Reintegrating the transcendent
So far, however, humanist alternatives to religion have tended to be rather dry, rationalist and Apollonian. Look at John Dewey’s humanism, for example, or the Skeptic-humanist movement of the last 30 years, or modern Stoicism, or Positive Psychology. Where the emotions are included, they tend to be low-arousal emotions like happiness or gratitude, rather than more heightened and wild emotions like ecstasy.
Maslow insists that humanism needs to speak to the Dionysiac side of man as well as the Apollonian. Any humanistic psychology or philosophy of flourishing needs to include transcendent / ecstatic experience – it can’t leave such experiences to the old religions. In this, he anticipates the work of Positive Psychologists like Mihaly Csikszentmihalyi, Jonathan Haidt and Sam Harris, as well as organizations like Sunday Assembly, which are trying to create a more ecstatic humanism.
Have we marginalized or pathologized ecstatic experience?
Why are transcendent or ecstatic experiences so often left out of psychology and humanism? Maslow suggests some people are uncomfortable with such experiences because they seem to ‘conflict with the materialist-mechanistic philosophy of life’. Ecstatic experiences can feel like ‘a kind of insanity, a complete loss of control, a sense of being overwhelmed by irrational emotions’. They can feel like you’re connected to a spirit, which is normal in other cultures, pathological in ours. So we ignore them, repress them, don’t talk about them.
It’s interesting to wonder if westerners have such experiences less often today than 500 years ago. Has the rise of secular modernity closed us off from such experiences, making us put a higher value on being self-controlled, rational and autonomous? Some thinkers have argued along those lines, such as Charles Taylor, Martin Heidegger, Iain McGilchrist or Ted Hughes.
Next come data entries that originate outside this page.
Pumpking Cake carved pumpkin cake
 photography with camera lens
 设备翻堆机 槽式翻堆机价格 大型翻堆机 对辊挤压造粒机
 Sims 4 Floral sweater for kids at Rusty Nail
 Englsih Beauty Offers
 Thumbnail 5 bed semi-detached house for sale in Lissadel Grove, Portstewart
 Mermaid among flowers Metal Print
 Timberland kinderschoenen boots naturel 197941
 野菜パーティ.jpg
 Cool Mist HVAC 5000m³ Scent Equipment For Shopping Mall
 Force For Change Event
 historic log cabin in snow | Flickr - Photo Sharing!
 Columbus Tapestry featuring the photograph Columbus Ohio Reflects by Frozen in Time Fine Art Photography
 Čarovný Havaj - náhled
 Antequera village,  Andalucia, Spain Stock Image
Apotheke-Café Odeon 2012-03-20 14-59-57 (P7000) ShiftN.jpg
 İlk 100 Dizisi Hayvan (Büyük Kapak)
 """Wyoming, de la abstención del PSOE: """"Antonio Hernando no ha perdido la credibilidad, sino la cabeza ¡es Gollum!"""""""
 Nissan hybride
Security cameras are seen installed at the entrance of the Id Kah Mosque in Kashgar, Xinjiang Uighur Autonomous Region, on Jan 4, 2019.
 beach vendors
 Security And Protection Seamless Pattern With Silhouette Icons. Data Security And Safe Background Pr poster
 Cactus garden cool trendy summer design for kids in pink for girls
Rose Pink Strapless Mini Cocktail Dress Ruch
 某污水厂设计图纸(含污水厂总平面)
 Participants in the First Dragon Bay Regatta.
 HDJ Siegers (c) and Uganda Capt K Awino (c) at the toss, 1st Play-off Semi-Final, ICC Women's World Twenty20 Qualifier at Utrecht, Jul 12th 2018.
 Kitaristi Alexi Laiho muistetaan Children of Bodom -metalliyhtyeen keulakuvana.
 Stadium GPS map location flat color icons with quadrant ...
But we can’t prove that thesis – there’s no way of measuring the frequency of ecstasy in the past and present. Certainly, such experiences are not in the cultural mainstream today – we don’t talk about them much. But ecstatic experiences have always been seen as a bit strange, a bit frightening, not something you necessarily shout about – people might think you were possessed by demons.
Speculatively, I’d suggest such experiences still spontaneously occur to people, but we are less likely to attribute such experiences to God, and less likely to re-order our lives around them. We are also less good at engineering such experiences today, because of the decline of monasteries and their collective wisdom, although perhaps this is changing because of the diffusion of eastern religious practices.
Maslow insists ecstatic experiences can easily be fit within a naturalistic framework. He writes: ‘It is very likely that the older reports [of ecstasy], phrased in terms of supernatural revelation, were in fact perfectly natural, human peak-experiences of the kind than can easily be examined today’.
Maslow does not try to reduce ecstatic experiences to various types of pathology – epilepsy, catalepsy, dissociation, hysteria or schizophrenia - as many early psychologists did. Instead, he sees them as ‘peak experiences’ – more likely to occur to highly self-actualized people. They’re right at the top of his pyramid of self-actualization.
The characteristics of peak-experiences
What, then, are peak-experiences like? What is the view from the top of the mountain? Maslow insists that peak-experiences typically have very similar features, no matter what religion or culture the ‘peaker’ happens to be in. The routes up the mountain may be different, but the view from the top is the same. The view is this:
- Unitive consciousness: there’s a sense of the reconciliation of opposites, of the particular and the universal, the temporary and the eternal, the self and the cosmos.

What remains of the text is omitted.